# Tekstfragment

15. De noodzaak om in voorkomend geval een oordeel te vormen over de hierboven benoemde aspecten in de context van een specifieke markt, kan er toe leiden dat het college gegevens over een in potentie zeer divers en groot aantal parameters zou moeten opvragen bij marktpartijen om die vervolgens op enigerlei wijze te verwerken in een systeem. In potentie kan dit een aanzienlijke verzwaring van de uitvoeringslasten van OPTA en de administratieve lasten voor marktpartijen tot gevolg hebben. Bovendien zou dit de totstandkoming van de aanmerkelijke marktmacht aanwijzingen vertragen.
16. Uit het voorgaande blijkt dat het college de beleidsregel kwaliteit en toegang in beginsel
uitvoerbaar en handhaafbaar acht. Daarbij merkt het college op dat aan de beleidsregel een risico is verbonden. Dat risico is gelegen in de wijze waarop potentieel aan te wijzen partijen met aanmerkelijke marktmacht deze beleidsregels aangrijpen in openbare voorbereidingsprocedures en
beroepsprocedures.
17. Aangezien uit het voorgaande blijkt dat de uitvoerbaarheid en de handhaafbaarheid van deze beleidsregel uiteindelijk in de praktijk zal moeten blijken, geeft het college u in overweging om in de beleidsregels te voorzien in een evaluatiemoment.

# Opdrachten
1. Waarin ligt volgens het tekstfragment het risico dat aan de beleidsregel is verbonden?
2. Geef alstublieft bij elke bewering aan of die klopt met het tekstfragment, met ja of nee en de beslissende woorden uit de tekst. (a) Het college acht de beleidsregel kwaliteit en toegang in beginsel uitvoerbaar en handhaafbaar. (b) Het opvragen van veel gegevens bij marktpartijen zou de aanwijzingen van aanmerkelijke marktmacht versnellen. (c) De extra lasten zouden alleen bij OPTA komen te liggen.
3. Leg uit waarom het college volgens het tekstfragment voorstelt een evaluatiemoment in de beleidsregels op te nemen.

# Gegevensregels
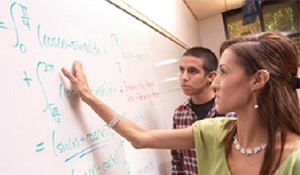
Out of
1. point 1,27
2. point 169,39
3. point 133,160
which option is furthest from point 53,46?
point 169,39

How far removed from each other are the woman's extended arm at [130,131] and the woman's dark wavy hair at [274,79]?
296mm

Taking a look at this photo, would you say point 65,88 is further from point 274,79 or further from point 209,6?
point 209,6

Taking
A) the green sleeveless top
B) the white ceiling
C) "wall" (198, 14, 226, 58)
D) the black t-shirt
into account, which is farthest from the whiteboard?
"wall" (198, 14, 226, 58)

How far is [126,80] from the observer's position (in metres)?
0.96

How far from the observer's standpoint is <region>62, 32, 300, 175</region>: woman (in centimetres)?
73

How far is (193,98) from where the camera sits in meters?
1.40

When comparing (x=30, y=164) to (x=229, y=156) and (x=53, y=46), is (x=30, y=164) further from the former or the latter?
(x=229, y=156)

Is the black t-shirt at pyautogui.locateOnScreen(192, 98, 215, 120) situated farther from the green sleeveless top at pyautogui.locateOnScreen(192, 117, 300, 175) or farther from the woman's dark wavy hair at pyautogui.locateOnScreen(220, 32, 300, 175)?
the woman's dark wavy hair at pyautogui.locateOnScreen(220, 32, 300, 175)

# Antwoorden per opdracht
1. In de wijze waarop potentieel aan te wijzen partijen met aanmerkelijke marktmacht deze beleidsregels aangrijpen in openbare voorbereidingsprocedures en beroepsprocedures.

2.
(a) Ja: "het college de beleidsregel kwaliteit en toegang in beginsel uitvoerbaar en handhaafbaar acht".
(b) Nee: "Bovendien zou dit de totstandkoming van de aanmerkelijke marktmacht aanwijzingen vertragen."
(c) Nee: "een aanzienlijke verzwaring van de uitvoeringslasten van OPTA en de administratieve lasten voor marktpartijen".

3. Het college stelt een evaluatiemoment voor omdat de uitvoerbaarheid en de handhaafbaarheid van de beleidsregel uiteindelijk in de praktijk zullen moeten blijken.